2.) Remain flexible – When you don’t know what’s going to happen, the best strategy is to be ready for anything.

3.) Take reasoned risks – reasonable exposure and positive edges only.

A Reasoned risk is more like an educated guess rather than a roll of the dice.  A Reasoned risk limits exposure so that one or a few trades will not affect the trader’s account too adversely should the trades turn out badly.  Great traders aren’t gamblers.

4.) Prepare to be wrong

5.) Actively seek reality

6.) Respond quickly to change – When a trader determined a place to get out of the trade, a competent trader will respond quickly and get out, thereby reducing his exposure to continued uncertainty to zero.

7.) Focus on decisions, not outcomes.


Jerry Parker Quotes, fellow Turtle and CEO of Chesapeake Capital (managed futures asset manager with over $1 Bil under management)

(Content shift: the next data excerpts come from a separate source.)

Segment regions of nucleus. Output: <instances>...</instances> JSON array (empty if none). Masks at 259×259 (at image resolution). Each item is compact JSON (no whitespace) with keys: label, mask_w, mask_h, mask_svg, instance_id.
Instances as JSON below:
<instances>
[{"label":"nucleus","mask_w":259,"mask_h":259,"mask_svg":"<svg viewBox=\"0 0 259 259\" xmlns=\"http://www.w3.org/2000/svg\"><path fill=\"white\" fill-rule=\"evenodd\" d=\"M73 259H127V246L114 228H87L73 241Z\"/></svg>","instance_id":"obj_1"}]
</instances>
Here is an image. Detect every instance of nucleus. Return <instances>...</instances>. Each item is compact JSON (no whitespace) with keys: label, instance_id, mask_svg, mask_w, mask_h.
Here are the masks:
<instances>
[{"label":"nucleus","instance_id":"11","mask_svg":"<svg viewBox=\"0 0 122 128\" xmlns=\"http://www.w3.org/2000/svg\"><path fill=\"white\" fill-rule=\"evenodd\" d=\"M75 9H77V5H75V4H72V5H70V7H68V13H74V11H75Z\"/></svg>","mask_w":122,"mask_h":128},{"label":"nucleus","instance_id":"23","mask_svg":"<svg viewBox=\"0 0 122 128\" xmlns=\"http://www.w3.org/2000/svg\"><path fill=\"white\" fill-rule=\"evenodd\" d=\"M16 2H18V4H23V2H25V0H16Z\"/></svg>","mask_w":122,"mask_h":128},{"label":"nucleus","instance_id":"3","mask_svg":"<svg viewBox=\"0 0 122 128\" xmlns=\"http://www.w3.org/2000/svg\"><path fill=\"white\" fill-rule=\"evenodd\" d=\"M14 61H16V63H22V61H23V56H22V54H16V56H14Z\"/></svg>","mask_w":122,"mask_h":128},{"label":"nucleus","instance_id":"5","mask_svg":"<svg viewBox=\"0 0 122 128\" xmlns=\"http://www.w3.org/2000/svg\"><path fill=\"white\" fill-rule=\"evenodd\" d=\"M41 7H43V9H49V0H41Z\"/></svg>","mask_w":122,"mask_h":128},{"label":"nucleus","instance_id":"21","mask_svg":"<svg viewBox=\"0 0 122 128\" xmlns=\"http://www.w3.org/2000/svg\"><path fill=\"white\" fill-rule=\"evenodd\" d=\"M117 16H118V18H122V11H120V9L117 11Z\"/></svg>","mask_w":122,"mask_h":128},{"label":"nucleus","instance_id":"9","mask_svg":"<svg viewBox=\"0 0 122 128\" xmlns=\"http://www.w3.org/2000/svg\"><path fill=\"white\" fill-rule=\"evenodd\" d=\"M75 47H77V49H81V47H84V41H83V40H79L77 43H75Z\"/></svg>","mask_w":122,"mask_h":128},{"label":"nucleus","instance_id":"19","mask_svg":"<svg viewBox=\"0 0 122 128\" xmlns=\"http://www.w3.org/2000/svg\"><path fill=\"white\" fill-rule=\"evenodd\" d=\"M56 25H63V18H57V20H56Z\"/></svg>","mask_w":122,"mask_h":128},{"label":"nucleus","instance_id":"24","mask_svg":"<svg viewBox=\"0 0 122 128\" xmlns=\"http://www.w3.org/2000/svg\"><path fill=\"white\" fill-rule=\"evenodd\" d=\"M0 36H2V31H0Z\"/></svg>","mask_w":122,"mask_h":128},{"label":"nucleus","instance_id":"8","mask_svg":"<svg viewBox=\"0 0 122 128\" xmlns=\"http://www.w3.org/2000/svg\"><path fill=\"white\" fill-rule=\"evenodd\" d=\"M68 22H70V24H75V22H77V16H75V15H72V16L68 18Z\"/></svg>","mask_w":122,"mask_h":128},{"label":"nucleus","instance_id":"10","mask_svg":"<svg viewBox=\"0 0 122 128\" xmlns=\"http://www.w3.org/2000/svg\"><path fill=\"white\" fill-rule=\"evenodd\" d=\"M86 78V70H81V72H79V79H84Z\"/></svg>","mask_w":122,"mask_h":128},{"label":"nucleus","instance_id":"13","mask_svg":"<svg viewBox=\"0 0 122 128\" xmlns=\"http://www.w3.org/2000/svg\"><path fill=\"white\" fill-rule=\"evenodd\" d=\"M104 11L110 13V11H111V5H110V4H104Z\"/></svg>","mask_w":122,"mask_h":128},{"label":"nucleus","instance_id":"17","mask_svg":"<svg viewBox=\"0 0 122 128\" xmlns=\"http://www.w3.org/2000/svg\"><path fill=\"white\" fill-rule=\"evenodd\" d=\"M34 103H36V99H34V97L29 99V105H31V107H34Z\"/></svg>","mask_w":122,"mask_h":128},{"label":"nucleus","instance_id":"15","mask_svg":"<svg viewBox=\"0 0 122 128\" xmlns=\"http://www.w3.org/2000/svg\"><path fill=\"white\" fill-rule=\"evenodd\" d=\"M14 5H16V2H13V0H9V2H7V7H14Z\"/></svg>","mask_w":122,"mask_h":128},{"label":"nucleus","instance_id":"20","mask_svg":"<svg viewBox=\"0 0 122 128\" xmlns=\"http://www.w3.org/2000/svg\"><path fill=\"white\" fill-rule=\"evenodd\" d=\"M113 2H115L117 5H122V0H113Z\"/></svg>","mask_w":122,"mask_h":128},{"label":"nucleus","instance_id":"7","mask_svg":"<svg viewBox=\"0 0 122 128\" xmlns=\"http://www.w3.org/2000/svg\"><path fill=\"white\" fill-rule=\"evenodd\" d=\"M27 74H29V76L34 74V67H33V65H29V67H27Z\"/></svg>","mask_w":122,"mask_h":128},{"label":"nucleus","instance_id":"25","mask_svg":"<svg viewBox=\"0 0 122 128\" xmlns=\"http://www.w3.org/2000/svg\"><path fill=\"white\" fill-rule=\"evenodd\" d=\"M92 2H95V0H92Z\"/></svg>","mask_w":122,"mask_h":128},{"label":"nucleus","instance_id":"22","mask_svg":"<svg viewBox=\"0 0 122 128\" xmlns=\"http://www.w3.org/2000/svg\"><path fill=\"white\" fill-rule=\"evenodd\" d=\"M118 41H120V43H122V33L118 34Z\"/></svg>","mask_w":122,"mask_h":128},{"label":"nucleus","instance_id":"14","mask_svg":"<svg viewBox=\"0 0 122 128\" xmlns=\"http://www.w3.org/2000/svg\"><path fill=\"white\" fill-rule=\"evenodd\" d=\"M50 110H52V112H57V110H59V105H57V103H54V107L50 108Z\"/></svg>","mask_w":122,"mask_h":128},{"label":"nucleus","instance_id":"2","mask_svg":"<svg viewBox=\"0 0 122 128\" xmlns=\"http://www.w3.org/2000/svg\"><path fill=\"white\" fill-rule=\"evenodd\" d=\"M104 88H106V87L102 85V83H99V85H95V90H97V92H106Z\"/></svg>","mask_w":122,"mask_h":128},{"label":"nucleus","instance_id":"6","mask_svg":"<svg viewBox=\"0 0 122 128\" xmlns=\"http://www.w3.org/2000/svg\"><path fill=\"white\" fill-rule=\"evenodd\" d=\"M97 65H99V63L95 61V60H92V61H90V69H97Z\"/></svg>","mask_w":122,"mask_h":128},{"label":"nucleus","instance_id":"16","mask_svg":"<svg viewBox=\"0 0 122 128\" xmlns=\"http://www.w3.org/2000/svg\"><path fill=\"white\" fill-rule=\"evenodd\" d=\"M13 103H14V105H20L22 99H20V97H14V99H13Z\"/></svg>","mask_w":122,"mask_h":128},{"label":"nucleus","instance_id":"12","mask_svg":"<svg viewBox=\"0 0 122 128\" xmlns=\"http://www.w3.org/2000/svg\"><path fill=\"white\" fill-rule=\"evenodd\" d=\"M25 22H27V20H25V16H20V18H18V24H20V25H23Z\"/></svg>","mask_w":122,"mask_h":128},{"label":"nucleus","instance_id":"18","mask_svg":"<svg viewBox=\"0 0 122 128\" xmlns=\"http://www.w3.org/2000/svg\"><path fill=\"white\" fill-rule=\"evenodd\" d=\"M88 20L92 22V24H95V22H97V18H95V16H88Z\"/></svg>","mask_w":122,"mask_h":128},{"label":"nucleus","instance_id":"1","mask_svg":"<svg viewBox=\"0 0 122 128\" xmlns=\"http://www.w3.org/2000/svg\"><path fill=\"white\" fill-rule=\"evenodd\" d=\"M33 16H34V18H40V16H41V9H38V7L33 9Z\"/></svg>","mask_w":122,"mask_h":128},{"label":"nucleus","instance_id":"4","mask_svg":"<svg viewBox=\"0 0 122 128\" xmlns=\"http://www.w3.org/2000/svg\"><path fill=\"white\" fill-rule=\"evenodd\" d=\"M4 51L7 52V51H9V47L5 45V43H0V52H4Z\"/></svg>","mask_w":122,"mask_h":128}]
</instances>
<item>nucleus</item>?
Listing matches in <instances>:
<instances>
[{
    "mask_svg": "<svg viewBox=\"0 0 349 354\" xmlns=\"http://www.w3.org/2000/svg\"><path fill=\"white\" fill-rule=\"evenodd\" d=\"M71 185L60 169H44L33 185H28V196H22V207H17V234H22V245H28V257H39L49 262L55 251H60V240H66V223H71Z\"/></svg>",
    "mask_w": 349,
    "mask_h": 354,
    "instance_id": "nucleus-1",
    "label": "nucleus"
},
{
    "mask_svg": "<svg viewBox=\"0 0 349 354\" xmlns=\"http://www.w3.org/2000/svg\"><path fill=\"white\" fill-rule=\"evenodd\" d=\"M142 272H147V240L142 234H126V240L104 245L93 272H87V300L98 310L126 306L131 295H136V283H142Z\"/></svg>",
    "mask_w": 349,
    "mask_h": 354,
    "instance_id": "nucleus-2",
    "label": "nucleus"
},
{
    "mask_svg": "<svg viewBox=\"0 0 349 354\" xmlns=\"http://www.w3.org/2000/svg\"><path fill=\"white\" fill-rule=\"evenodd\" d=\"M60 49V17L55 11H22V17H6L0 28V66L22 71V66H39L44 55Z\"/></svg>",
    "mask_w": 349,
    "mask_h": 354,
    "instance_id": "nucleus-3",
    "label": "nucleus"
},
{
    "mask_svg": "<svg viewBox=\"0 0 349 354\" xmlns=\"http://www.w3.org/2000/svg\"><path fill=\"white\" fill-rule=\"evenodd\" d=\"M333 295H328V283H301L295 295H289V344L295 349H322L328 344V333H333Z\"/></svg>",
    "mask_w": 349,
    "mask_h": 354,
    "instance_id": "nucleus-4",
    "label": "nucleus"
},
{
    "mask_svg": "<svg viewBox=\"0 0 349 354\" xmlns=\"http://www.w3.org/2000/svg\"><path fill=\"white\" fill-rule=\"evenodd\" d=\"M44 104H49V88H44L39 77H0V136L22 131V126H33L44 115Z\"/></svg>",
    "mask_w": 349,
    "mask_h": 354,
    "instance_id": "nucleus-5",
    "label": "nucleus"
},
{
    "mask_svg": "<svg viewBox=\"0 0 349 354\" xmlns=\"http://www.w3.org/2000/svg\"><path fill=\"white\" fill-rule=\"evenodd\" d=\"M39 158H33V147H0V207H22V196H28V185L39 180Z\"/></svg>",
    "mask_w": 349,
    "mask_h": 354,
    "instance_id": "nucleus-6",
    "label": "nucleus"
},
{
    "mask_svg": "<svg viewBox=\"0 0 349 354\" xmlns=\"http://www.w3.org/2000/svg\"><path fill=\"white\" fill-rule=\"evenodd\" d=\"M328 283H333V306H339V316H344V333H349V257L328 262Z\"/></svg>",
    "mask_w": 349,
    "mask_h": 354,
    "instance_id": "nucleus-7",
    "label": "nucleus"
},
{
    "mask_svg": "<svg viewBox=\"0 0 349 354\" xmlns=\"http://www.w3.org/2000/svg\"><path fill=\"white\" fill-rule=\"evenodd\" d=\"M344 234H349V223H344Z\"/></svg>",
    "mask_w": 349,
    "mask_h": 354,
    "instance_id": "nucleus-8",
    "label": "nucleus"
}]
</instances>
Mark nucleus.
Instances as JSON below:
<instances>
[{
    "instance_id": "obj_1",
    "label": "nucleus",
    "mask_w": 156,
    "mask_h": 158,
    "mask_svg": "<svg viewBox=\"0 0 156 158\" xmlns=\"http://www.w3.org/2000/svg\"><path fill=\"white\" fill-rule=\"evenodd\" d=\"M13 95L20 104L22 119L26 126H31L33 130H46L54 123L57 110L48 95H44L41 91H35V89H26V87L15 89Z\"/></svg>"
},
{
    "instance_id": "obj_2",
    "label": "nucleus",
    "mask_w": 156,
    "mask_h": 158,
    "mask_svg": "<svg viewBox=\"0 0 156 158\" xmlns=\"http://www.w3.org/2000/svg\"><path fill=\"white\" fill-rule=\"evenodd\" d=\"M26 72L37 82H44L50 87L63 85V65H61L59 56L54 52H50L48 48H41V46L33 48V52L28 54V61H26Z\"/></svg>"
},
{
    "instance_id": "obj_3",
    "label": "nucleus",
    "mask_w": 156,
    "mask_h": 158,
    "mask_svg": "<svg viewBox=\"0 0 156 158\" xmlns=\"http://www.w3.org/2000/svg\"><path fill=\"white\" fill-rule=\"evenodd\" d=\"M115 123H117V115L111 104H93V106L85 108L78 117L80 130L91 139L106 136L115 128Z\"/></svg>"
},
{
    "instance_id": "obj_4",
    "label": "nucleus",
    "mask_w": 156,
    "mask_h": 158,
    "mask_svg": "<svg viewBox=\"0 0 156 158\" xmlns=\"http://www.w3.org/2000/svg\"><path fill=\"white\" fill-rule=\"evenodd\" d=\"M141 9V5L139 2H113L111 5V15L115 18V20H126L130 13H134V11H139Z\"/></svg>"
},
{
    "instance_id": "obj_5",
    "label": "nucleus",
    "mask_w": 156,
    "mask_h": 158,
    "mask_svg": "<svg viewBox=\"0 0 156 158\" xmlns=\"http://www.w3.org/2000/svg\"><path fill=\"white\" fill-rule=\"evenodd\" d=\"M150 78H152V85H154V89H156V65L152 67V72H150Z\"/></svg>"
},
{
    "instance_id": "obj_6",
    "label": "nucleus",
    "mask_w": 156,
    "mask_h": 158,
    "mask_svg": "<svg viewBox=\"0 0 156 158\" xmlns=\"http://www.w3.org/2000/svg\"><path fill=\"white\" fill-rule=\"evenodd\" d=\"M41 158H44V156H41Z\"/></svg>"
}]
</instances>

1.) “One of the biggest misconceptions is that open positions with large profits is “risk”. Not true, it’s volatility.  Traders should be more concerned with the risk of losing capital and previously earned/closed profits.  Being too concerned with open trade profits by reducing exposure outside the basic exit rules of the strategy will result in less capital and real losses.”

2.) A common misconception is that previous drawdowns are indicative of future drawdowns.  Not true.  Things can be much worse.


Personal Reflections:

The book is so-so for me.  It talks more about Curtis’ startup life and his lessons in trading that became extensions of how he viewed his startup busineses and consultancy projects, because Curtis Faith is at heart an engineer and tech systems developer.   What is glaring is that Curtis Faith continues to concentrate on decisions and not on outcomes.    He also talks a lot in the book about the mistakes in the government, particularly in education and transportation etc.  This isn’t really a trading book, but more like a narrative.  It’s just quite nice to hear about traders and ER surgeons having a lot of parallels in common, as there were snippets where Curtis Faith’s friends were interviewed too.

Overall- I just realized how sometimes, even the best decisions can result into sordid outcomes (like what happened in Curtis Faith’s profits being swiped in one overnight due to a Federal Reserve decision.).  It only reinforced to me the “reasoned risk” principle.  What astounded me is that Curtis Faith responded quickly and closed his position, just like what a good trader should, and didn’t mind it.